# Flea treatment and trust



## Bug861 (Apr 17, 2021)

I have been feeding the mom cat and three kittens (3 months old). The mom has been coming into my yard for the past year. I have been feeding the kittens for one month now. On a schedule, same time in the morning and evening. I have earned the trust of one of the kittens. I spend an hour in the morning and and evening with them outside. The kitten will brush up against me for pets and play with me. I brushed him with a flea comb and it was sad and completely disgusting to see the number of fleas. Besides a bath (since they are ferals I can’t pick the one up yet) is there any thing I can do to help get rid of fleas. The other 2 kittens won’t come off the fence, one will turn to run and the other hisses at me while backing up. I would like to accept them into my family and care for them (if possible). But I can’t do that with 2 of them. Any suggestions? I know they are all ferals and people keep telling me they can’t be tamed.


----------



## Mosi (May 17, 2021)

Somehow your post got overlooked, so sorry for the late reply.

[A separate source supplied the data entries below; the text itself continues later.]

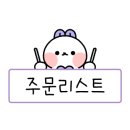 뚜레쥬르 카페강동역점 이미지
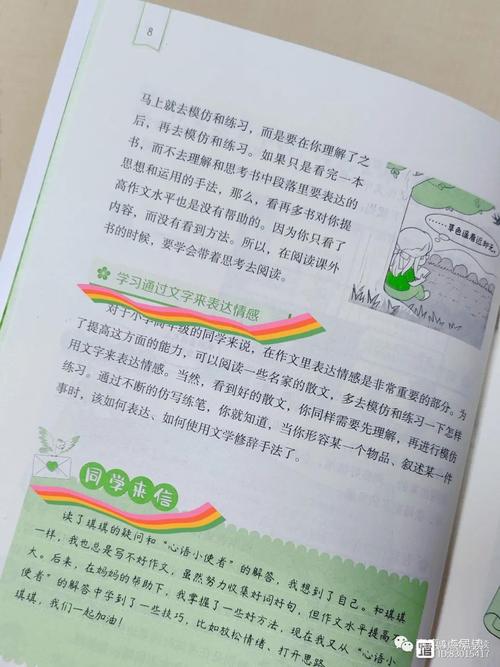 周深6年后重返好声音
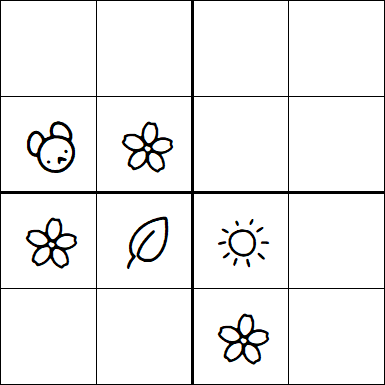 Kids Sudoku 4x4 - Difficile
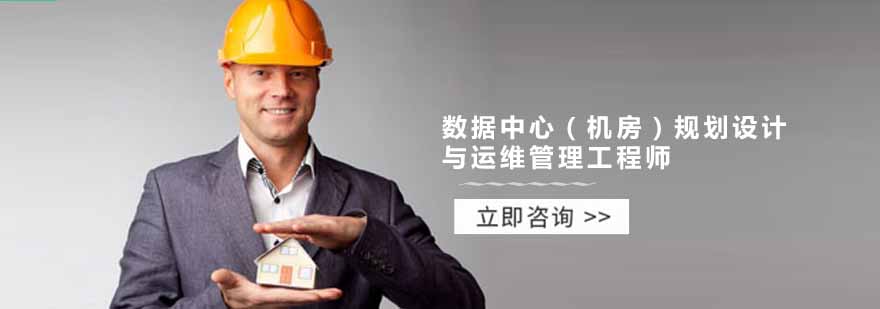 数据中心工程师培训体系
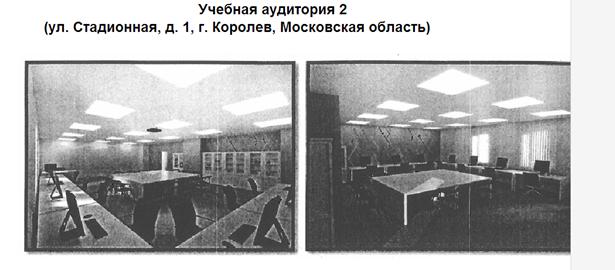 Распоряжение Правительства Московской области от 16.06.2020 N 391-РП "О реализации мероприятий по созданию и открытию центра "Дом научной коллаборации" в рамках федерального проекта "Успех каждого ребенка" национального проекта "Образование"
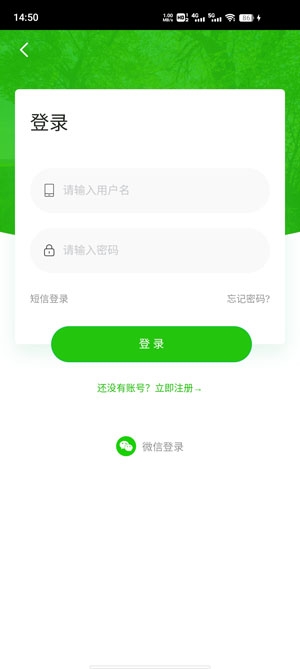 銀川數(shù)字農(nóng)業(yè)app官方版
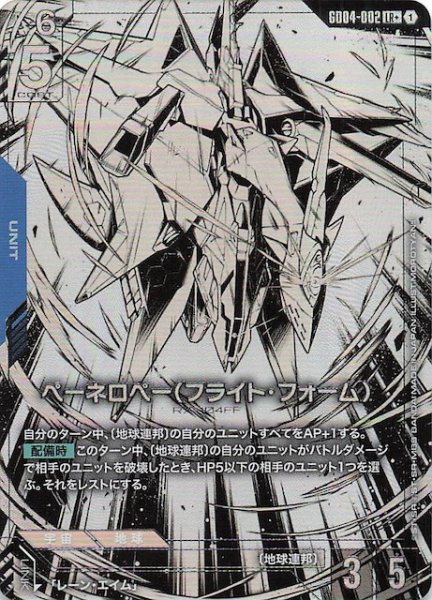 画像1: 【パラレル Phantom Aria レジェンドレア】ペーネロペー（フライト・フォーム）　GD04-002 (1)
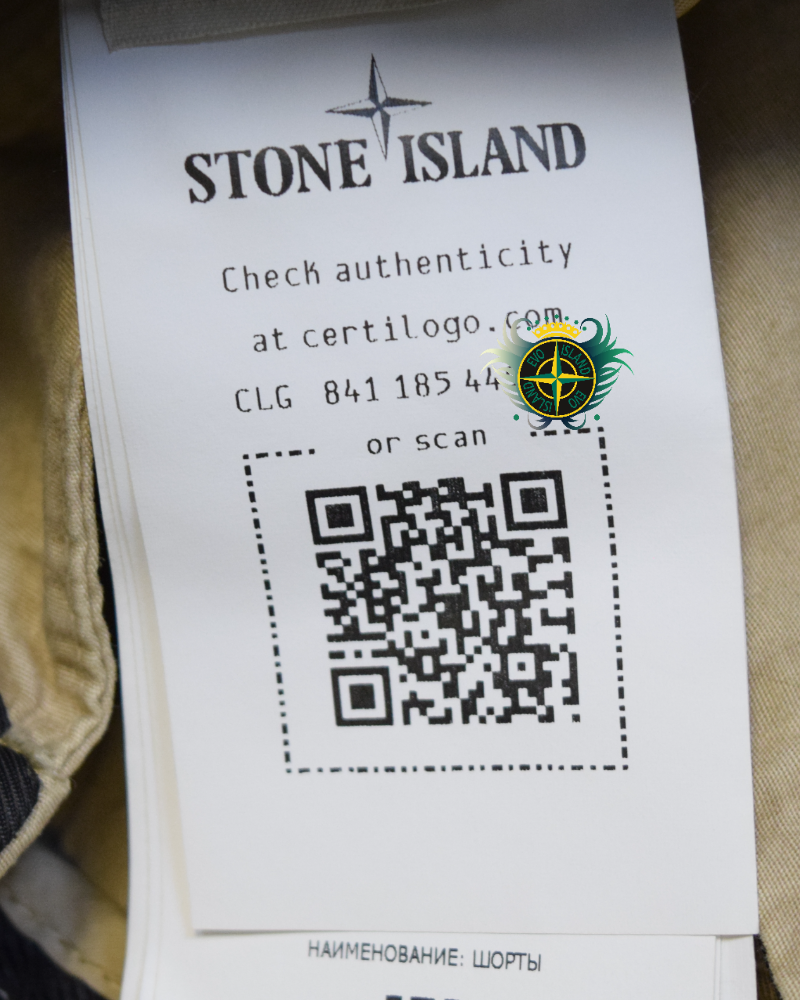 Stone Island Cargo Shorts Ivory detail view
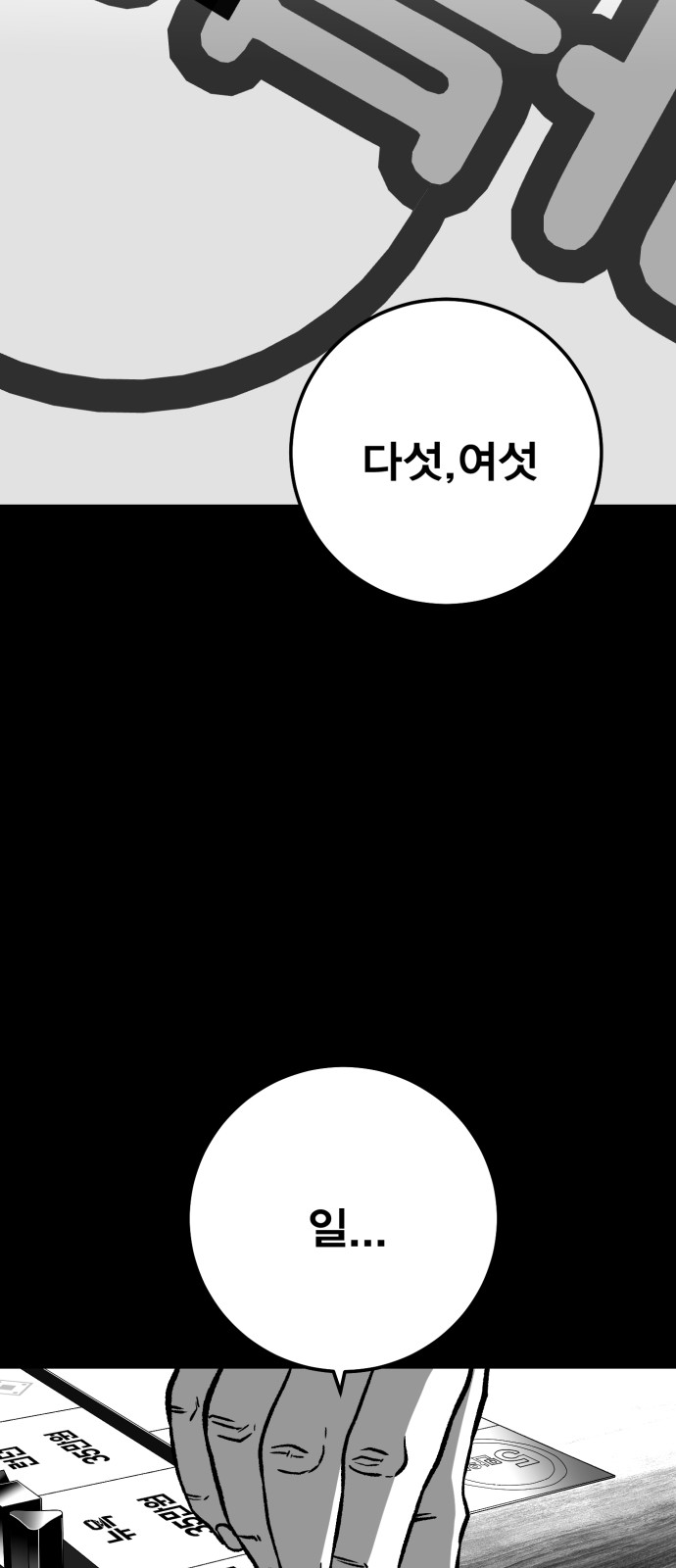 95 페이지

first, feral cats can definitely be tamed. It is just a matter of to what degree, and that depends entirely on the individual cat. I have known adult ferals who came into the house and once they were petted the very first time, they were tame from then on. I have known others who will come every day for food for years and never let the person feeding them touch them. So you never know.

fleas on a feral is a very difficult thing. If you don't treat them all, it will make no difference if you treat one of them because it will only get them from the others again.

Do you have a catch-neuter-release program where you live? Ask the local shelters. sometimes they can help you to humanely trap the cats, whereupon they can all be taken in to be spayed and neutered and treated for fleas all at once, then released back in your yard. But again, if you don't get the whole family or tribe at once, or if fleas are infesting your property, then the flea treatment won't do any good. You'd have to get them all at once and while they were gone, treat your property to kill any fleas that are there.


----------



## Morzh (Nov 4, 2021)

Mosi said:


> Somehow your post got overlooked, so sorry for the late reply.
> 
> first, feral cats can definitely be tamed. It is just a matter of to what degree, and that depends entirely on the individual cat. I have known adult ferals who came into the house and once they were petted the very first time, they were tame from then on. I have known others who will come every day for food for years and never let the person feeding them touch them. So you never know.
> 
> ...


I think, on the outside cats it is an uphill battle bordering a lost cause to treat fleas. Even if you treat the whole clowder. Even if you treat your property. Cats are going to wander off and go to other properties. And likely to socialize with other cats. And a simple bite of a moskito or chewing on a flea - and there is your heart worm back again. So, as I said in another post, by TNR-ing you are doing a good deed, and by taking care of the colony, feeding it etc you are helping them survive as good as any outside cat would, but do not expect you could keep them as clean and safe, as you would your inside cats.


----------